Our base for that long weekend in July was a beachy town called La Mision, and specifically an artfully appointed Airbnb that felt cozier and more chic than its internet photos expressed, which is like finding five dollars in your jeans pocket that didn’t get destroyed by the wash cycle—delightful. From La Mision, we bounced to Valle de Guadalupe wine country one day and south to Ensenada the next. In between, we surfed and sunned at nearby beaches, barbequed and made pizza, and made ample use of the community pool at our Airbnb (complete with oversized, inflatable swans, which most definitely made it onto my Instagram feed). Evenings in our rented, high-ceilinged townhome meant turning up the host’s bossa nova mixed CD on repeat and de facto soundtrack of the trip, turning on the baby pink salt rock lamp, and guzzling all the wine and beer we either brought with us or picked up during our days out. 

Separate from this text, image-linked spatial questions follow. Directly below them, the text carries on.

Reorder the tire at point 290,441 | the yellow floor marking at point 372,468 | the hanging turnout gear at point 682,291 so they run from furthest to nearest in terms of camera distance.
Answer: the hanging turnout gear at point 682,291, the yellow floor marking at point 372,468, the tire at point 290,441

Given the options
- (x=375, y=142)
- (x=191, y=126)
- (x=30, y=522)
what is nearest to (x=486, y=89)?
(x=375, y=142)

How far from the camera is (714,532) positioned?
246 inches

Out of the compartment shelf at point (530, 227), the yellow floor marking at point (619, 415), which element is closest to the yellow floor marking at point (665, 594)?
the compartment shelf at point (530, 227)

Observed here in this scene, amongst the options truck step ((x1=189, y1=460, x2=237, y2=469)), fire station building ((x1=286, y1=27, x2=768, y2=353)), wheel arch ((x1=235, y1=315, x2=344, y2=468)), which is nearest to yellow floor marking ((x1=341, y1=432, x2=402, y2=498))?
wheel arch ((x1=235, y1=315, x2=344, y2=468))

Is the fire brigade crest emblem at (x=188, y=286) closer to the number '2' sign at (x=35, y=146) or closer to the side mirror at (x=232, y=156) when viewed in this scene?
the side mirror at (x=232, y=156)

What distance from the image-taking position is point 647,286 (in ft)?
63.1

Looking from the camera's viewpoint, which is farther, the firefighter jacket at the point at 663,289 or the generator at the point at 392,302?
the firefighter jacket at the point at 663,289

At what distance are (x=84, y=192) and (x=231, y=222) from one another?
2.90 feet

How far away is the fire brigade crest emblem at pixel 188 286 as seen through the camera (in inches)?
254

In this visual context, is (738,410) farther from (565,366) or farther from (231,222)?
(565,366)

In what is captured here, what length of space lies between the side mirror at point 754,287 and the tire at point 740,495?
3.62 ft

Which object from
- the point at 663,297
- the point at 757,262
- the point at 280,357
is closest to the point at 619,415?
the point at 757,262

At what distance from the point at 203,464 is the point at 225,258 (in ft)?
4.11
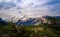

La Mision, Baja California

Increasingly, the travel memories I cling to aren’t wild, adrenaline-fueled moments, although when I feel restless, I close my eyes and I’m on the back of a motorcycle taxi in Colombia, scaling a lush, muddy mountain with Samantha. Or I’m repelling into rivers in New Zealand with Ayanna. Or cruising between the San Blas islands in Panama with Cynthia—it’s black-out dark, we’re plied with rum, cell service is scant. These days, my favorite travel mementos are quieter and almost as if, from the outside, not much is happening. They look like three older Millennial women, existing in each others company: Sprawled out on a sparsely populated beach in Mexico, flipping through magazines, reading a book, perfectly sedentary. It looks like sipping coffee on a cloudy morning and meandering conversation that traverses past, present, future anxieties, possibilities, and the overwhelm of reckoning with them all at once or contemplating the recklessness of never having to at all. And it can look like pausing for eight hours at the U.S.-Mexico border, surrendering to what’s next.